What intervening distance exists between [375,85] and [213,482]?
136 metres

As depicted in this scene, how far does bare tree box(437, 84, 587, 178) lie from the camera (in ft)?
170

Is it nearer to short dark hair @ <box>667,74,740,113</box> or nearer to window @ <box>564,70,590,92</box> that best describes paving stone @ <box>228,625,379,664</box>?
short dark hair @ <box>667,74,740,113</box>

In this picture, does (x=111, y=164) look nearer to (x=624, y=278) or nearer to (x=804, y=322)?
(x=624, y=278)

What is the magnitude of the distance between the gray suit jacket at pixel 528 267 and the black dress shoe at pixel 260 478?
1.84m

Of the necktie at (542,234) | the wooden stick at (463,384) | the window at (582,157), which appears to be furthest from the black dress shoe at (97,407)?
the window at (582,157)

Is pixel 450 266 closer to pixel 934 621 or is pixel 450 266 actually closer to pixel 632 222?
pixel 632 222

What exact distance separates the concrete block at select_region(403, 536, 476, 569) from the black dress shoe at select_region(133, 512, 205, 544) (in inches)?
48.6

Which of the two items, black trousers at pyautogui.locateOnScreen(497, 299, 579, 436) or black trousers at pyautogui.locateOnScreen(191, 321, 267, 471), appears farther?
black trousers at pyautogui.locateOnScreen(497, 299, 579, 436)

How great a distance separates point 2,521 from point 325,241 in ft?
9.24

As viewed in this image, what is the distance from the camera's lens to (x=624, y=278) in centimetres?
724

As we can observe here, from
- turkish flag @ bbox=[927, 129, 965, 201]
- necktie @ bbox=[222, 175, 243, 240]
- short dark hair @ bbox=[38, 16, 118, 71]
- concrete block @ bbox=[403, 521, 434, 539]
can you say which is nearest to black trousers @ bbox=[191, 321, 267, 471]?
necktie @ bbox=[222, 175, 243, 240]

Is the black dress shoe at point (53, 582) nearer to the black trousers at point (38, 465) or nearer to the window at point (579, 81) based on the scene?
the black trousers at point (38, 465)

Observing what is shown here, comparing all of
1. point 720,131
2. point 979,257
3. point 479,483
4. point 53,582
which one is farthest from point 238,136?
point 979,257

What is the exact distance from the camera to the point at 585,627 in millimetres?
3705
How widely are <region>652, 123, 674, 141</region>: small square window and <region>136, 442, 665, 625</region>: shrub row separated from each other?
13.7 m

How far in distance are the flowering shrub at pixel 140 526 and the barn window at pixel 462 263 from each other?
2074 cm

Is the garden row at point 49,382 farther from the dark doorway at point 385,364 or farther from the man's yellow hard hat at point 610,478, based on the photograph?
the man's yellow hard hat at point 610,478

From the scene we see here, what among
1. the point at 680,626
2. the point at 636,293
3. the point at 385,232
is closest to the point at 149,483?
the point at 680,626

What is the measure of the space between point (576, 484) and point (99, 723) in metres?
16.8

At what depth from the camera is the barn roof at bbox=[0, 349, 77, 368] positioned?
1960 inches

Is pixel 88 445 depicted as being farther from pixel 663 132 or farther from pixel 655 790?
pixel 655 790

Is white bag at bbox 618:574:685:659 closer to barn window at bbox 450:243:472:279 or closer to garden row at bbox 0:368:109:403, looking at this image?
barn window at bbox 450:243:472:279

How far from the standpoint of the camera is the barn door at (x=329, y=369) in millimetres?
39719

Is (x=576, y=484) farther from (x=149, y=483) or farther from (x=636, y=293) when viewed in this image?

********

== What to produce ==
Write out only what runs from the line holding "As we can observe here, from" through the last line of the records, exactly as shown.

== Task solution ==
As we can observe here, from
- turkish flag @ bbox=[927, 129, 965, 201]
- necktie @ bbox=[222, 175, 243, 240]
- short dark hair @ bbox=[38, 16, 118, 71]
- concrete block @ bbox=[403, 521, 434, 539]
can you say which is nearest to black trousers @ bbox=[191, 321, 267, 471]?
necktie @ bbox=[222, 175, 243, 240]

Is the black dress shoe at point (53, 582) nearer to the black trousers at point (38, 465) or nearer to the window at point (579, 81) based on the scene?
the black trousers at point (38, 465)

Observing what is shown here, comparing all of
1. point 720,131
2. point 979,257
3. point 479,483
4. point 53,582
which one is farthest from point 238,136?
point 979,257

What is the exact distance from the camera to the point at 585,627 in millimetres?
3705
How widely are <region>652, 123, 674, 141</region>: small square window and <region>136, 442, 665, 625</region>: shrub row separated from each other?
13.7 m

How far in distance are the flowering shrub at pixel 140 526 and the barn window at pixel 462 263 from each other?
2074 cm

Is the garden row at point 49,382 farther from the dark doorway at point 385,364 or farther from the man's yellow hard hat at point 610,478, based on the photograph?
the man's yellow hard hat at point 610,478

From the scene we see here, what among
1. the point at 680,626
2. the point at 636,293
3. the point at 385,232
is closest to the point at 149,483?
the point at 680,626

What is the measure of the space between point (576, 484) and point (99, 723) in metres?
16.8

At what depth from the camera is the barn roof at bbox=[0, 349, 77, 368] positioned?
1960 inches

Is pixel 88 445 depicted as being farther from pixel 663 132 or farther from pixel 655 790?
pixel 655 790

Is white bag at bbox 618:574:685:659 closer to barn window at bbox 450:243:472:279 or closer to garden row at bbox 0:368:109:403, looking at this image?
barn window at bbox 450:243:472:279

How far from the standpoint of the camera is the barn door at (x=329, y=369) in millimetres?
39719

Is (x=576, y=484) farther from (x=149, y=483) or farther from (x=636, y=293) when viewed in this image?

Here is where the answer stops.